## Task brief
Repeat exactly the lines below that lie between the line with "óleo s/tela, 60x80" and the line with "Vascular Education icon", counting both of those lines as part of the answer.

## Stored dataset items
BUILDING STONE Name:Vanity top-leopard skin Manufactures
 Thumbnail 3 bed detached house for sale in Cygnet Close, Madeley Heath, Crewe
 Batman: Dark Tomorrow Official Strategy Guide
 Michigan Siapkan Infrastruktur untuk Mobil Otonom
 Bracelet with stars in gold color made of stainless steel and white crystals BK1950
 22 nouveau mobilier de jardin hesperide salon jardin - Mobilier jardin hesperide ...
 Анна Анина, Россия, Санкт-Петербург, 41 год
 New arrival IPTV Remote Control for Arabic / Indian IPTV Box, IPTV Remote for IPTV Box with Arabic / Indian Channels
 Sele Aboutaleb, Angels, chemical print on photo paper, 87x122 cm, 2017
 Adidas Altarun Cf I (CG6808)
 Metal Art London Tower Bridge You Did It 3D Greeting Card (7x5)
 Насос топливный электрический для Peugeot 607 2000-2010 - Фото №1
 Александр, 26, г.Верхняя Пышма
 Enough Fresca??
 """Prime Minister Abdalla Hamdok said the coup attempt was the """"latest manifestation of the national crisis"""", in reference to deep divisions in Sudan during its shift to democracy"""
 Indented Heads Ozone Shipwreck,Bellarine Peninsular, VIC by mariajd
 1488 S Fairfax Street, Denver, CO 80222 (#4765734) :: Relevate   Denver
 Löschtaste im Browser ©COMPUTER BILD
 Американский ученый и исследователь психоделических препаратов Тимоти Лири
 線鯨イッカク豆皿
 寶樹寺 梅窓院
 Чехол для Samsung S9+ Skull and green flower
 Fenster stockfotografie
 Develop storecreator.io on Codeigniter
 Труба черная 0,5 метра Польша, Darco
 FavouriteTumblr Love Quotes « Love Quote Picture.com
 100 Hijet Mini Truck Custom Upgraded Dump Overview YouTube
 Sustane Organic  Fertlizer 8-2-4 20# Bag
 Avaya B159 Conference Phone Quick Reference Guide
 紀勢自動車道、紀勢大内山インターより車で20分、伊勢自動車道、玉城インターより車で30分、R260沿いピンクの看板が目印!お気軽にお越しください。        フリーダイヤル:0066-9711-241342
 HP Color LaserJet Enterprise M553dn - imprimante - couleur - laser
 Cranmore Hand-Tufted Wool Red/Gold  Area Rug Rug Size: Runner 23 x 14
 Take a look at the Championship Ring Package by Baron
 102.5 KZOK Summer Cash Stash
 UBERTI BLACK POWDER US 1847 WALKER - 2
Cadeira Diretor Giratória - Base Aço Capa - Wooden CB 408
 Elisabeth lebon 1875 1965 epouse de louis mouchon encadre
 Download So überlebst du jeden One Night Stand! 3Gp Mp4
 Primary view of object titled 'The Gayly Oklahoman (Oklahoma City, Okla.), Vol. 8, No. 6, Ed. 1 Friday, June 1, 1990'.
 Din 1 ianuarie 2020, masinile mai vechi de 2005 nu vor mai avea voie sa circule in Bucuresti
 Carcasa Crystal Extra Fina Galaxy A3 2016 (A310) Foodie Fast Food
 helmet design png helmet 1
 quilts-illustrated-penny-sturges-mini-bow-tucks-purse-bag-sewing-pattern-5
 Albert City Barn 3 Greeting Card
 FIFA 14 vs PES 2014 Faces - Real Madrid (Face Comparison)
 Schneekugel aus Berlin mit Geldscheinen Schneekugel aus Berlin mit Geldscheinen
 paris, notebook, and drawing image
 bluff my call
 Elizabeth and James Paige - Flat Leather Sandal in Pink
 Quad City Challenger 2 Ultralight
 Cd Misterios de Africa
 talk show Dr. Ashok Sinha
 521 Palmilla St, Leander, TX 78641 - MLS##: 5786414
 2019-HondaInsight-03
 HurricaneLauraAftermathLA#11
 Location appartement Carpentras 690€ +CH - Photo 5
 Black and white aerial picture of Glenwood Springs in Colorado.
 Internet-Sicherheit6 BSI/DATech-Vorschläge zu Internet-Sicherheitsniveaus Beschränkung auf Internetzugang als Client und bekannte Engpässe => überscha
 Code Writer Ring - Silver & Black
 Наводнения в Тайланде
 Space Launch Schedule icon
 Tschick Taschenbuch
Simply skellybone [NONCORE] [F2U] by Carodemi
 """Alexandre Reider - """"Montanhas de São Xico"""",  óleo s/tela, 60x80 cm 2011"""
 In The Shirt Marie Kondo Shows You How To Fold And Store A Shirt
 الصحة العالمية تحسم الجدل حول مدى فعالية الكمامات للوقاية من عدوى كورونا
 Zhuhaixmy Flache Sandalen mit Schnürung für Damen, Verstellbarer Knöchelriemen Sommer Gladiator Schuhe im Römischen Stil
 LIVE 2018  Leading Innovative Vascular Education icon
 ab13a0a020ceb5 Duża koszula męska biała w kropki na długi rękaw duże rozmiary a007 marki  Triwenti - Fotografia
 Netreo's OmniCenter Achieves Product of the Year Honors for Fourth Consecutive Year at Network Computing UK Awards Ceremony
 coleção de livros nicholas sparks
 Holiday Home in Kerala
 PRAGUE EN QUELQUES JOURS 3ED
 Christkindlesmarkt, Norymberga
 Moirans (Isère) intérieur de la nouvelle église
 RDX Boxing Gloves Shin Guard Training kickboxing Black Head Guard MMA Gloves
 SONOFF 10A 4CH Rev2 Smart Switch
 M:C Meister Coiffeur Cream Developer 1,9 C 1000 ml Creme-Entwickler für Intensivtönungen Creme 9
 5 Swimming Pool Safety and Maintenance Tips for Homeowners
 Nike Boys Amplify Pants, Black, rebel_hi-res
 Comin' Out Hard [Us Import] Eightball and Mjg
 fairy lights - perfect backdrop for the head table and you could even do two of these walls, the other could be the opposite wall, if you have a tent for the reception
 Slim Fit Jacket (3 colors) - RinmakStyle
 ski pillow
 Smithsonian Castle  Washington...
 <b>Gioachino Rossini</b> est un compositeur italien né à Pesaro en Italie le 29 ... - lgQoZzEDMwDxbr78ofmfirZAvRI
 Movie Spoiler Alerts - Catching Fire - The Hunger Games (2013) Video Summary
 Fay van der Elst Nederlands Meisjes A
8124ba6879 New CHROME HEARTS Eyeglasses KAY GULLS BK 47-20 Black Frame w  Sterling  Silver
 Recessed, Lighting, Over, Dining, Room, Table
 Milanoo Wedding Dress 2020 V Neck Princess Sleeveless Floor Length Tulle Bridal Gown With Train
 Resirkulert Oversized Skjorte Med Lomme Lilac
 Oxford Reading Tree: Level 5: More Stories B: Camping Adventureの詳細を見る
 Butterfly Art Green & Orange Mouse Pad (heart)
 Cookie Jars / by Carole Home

## Answer for the task
 """Alexandre Reider - """"Montanhas de São Xico"""",  óleo s/tela, 60x80 cm 2011"""
 In The Shirt Marie Kondo Shows You How To Fold And Store A Shirt
 الصحة العالمية تحسم الجدل حول مدى فعالية الكمامات للوقاية من عدوى كورونا
 Zhuhaixmy Flache Sandalen mit Schnürung für Damen, Verstellbarer Knöchelriemen Sommer Gladiator Schuhe im Römischen Stil
 LIVE 2018  Leading Innovative Vascular Education icon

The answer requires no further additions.